Why do we do clamping/clipping for Z-scoring at -2.5/2.5. Should we?

Ward Weistra

unread,

Oct 5, 2015, 12:30:08 PM10/5/15

to transmart-discuss, Axel Oehmichen, eugene.ra...@thomsonreuters.com, Askar Obulkasim, Sander de Ridder, Wim van der Linden, Michael T. McDuffie

Dear all,

Historically the tranSMART ETL pipelines have been cutting of Z-scores at -2.5 and 2.5. For our recent developments on transmart-batch we have mirrored this implementation to stay in line with that: https://github.com/thehyve/transmart-batch/blob/master/docs/hd-data-processing-details.md.

From a previous report by Axel (https://jira.transmartfoundation.org/browse/TMART-410) it seems that this might be needed for the heatmap, to make sure the color range is the same for all datasets. This is probably related to the analyses in https://github.com/transmart/Rmodules/blob/master/web-app/Rscripts/Heatmap/HeatmapLoader.R, which uses color.range.clamps = c(-2.5,2.5).

However, we think it might be better to make sure the analyses clip their Z-scores if they really need it, and see no reason to force this upon all analyses and the export by doing the clipping already at ETL.

My questions to you:

Do you know why this choice was made originally, for this to be handled at ETL?
Do you agree this should be handled in the analyses and ETL should not clip Z-scores?
How is this handled in other ETL pipelines (tmDataLoader?) and what are your plans with it?

Thanks again for your answers!

Best regards,

Ward

Sidenote: At some point it might be valuable to have a dedicated ETL/data handling discussion group for these kind of questions.

Annick Peleraux

unread,

Oct 9, 2015, 10:59:36 AM10/9/15

to transmart-discuss, axelfrancois...@imperial.ac.uk, eugene.ra...@thomsonreuters.com, as...@thehyve.nl, san...@thehyve.nl, wim.van.d...@philips.com, Michael_...@hms.harvard.edu

Hello,

Here is my point of view on z-scores calculation in tranSMART ETL pipelines. I would like to break it into 4 points:

1. Do we need z-score calculation by ETL ("global z-scores") and storage in database?

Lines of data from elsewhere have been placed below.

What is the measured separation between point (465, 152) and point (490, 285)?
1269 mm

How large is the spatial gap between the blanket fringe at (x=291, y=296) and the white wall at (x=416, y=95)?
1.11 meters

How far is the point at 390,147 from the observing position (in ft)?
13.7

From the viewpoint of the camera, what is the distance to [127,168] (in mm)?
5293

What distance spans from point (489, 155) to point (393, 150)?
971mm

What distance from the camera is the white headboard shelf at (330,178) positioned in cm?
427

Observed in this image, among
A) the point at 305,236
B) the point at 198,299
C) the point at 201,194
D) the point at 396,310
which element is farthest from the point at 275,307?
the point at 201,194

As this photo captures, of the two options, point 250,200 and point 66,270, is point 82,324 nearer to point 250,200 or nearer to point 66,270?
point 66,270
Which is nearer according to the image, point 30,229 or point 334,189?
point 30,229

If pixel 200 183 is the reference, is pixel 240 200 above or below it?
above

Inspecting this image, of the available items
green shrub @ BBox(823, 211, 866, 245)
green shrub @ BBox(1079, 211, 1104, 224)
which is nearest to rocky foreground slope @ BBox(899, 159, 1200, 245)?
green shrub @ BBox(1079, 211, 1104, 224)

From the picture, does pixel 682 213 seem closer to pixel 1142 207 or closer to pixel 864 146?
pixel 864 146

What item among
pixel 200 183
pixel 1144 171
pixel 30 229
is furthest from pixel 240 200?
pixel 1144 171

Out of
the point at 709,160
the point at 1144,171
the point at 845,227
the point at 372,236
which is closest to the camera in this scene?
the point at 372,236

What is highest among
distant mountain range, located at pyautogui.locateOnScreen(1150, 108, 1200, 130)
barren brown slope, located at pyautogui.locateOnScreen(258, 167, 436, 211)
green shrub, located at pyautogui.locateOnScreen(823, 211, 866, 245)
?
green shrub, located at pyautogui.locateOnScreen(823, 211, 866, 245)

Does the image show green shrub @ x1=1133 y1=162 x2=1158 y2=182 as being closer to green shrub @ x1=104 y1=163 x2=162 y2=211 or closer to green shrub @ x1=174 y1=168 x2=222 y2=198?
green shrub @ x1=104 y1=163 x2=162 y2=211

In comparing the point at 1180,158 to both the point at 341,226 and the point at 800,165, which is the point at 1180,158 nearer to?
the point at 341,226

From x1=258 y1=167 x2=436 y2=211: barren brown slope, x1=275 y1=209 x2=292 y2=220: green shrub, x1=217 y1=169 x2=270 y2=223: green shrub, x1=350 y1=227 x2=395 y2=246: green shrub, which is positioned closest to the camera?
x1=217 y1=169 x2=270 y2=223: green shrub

In my eyes, it is in most of cases not appropriate to calculate z-scores at the time of data loading because z-scores should be calculated based on the particular analysis which is run. This is why we have requested the "calculate z-scores on-the-fly" option in tranSMART workflows on high dim data. We are currently debating whether high dim workflows should not systematically retrieve log2 values from the database and calculate z-scores on-the-fly on the samples used in the analysis. Of course, "global z-scores" could be calculated on-the-fly by selecting all subjects and all nodes in a workflow.

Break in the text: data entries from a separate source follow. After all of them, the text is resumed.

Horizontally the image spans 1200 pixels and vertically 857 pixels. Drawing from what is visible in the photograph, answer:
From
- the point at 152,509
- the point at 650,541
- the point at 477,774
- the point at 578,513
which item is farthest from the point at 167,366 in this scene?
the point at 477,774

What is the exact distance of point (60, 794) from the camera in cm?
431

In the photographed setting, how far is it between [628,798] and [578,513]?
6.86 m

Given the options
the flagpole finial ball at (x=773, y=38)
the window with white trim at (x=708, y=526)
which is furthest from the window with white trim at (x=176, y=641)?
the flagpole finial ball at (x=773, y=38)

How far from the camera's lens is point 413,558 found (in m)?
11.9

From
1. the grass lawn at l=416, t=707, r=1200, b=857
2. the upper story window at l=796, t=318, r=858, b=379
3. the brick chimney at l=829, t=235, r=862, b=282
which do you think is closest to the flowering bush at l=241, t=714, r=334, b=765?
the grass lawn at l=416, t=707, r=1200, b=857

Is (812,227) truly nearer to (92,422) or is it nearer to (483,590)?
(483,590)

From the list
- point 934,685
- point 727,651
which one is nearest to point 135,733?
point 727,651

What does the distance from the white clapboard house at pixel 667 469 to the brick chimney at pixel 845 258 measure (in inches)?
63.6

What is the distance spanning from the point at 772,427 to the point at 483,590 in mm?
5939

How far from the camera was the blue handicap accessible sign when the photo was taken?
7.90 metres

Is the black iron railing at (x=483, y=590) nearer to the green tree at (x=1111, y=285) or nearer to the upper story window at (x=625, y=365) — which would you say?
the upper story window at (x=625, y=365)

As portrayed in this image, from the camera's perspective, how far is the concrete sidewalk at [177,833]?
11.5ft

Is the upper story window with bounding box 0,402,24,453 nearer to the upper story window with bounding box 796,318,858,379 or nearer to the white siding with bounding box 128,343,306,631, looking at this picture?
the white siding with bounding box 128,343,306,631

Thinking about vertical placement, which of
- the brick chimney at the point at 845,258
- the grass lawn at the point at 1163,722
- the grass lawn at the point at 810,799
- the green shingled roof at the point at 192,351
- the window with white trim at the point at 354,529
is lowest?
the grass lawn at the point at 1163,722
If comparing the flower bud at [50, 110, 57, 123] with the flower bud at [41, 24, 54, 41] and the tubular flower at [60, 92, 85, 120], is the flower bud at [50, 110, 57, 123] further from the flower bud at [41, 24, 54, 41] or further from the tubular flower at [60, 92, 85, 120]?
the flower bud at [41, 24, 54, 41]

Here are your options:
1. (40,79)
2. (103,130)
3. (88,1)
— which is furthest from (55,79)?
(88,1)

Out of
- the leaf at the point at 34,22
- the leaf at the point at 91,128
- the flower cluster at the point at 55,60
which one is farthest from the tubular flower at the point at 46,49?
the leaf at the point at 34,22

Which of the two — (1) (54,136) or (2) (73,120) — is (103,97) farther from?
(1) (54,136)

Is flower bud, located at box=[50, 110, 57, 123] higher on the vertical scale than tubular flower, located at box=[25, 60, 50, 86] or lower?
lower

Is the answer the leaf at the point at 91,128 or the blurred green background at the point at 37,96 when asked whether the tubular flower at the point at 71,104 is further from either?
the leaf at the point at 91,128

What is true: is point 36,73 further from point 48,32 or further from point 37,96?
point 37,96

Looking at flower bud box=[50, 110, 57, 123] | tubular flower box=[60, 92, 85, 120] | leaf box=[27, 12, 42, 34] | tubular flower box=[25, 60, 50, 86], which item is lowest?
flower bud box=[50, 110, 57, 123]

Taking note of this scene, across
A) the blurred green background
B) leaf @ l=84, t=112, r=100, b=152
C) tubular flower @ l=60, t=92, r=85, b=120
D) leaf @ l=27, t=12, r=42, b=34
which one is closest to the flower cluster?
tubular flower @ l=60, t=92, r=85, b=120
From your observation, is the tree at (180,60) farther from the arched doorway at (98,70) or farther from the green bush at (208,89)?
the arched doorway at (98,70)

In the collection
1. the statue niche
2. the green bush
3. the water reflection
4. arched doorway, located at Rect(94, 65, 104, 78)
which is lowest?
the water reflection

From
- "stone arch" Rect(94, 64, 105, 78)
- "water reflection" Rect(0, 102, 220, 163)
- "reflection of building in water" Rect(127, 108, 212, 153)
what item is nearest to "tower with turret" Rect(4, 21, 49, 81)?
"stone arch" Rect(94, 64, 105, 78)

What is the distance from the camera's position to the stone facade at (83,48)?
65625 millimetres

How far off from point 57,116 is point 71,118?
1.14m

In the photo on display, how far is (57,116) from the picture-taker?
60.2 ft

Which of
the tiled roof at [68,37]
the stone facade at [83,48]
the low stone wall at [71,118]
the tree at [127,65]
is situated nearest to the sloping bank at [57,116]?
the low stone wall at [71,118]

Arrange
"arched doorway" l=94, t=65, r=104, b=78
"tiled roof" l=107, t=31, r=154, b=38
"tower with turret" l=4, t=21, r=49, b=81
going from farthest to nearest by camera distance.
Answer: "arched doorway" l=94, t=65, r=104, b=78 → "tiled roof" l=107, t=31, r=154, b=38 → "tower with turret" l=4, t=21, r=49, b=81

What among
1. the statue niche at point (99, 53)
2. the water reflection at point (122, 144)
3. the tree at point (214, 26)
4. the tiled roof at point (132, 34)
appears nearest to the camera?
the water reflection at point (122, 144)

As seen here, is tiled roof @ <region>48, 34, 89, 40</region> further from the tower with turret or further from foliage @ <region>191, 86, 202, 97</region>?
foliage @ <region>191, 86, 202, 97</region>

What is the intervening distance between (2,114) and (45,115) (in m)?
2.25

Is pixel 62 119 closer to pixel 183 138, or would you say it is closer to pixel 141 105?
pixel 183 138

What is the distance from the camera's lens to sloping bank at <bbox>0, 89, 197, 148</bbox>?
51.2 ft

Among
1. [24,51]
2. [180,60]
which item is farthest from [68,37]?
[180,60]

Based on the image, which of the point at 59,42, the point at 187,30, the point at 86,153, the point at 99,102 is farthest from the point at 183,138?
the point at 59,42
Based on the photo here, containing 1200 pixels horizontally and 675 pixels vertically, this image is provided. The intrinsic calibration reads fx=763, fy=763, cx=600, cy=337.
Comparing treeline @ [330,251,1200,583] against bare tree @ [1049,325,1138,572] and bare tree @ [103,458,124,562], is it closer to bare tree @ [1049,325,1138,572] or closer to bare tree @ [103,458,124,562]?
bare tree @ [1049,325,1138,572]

Here are 2 examples where "global z-scores" cannot be used:

A. When you want to focus your analysis on a subset of subjects from the study, let’s say old women, and you are not interested on the level of expression as compared to the other subjects in the study, but only among those women, global z-scores are not appropriate. Z-scores should be calculated only across samples from old women.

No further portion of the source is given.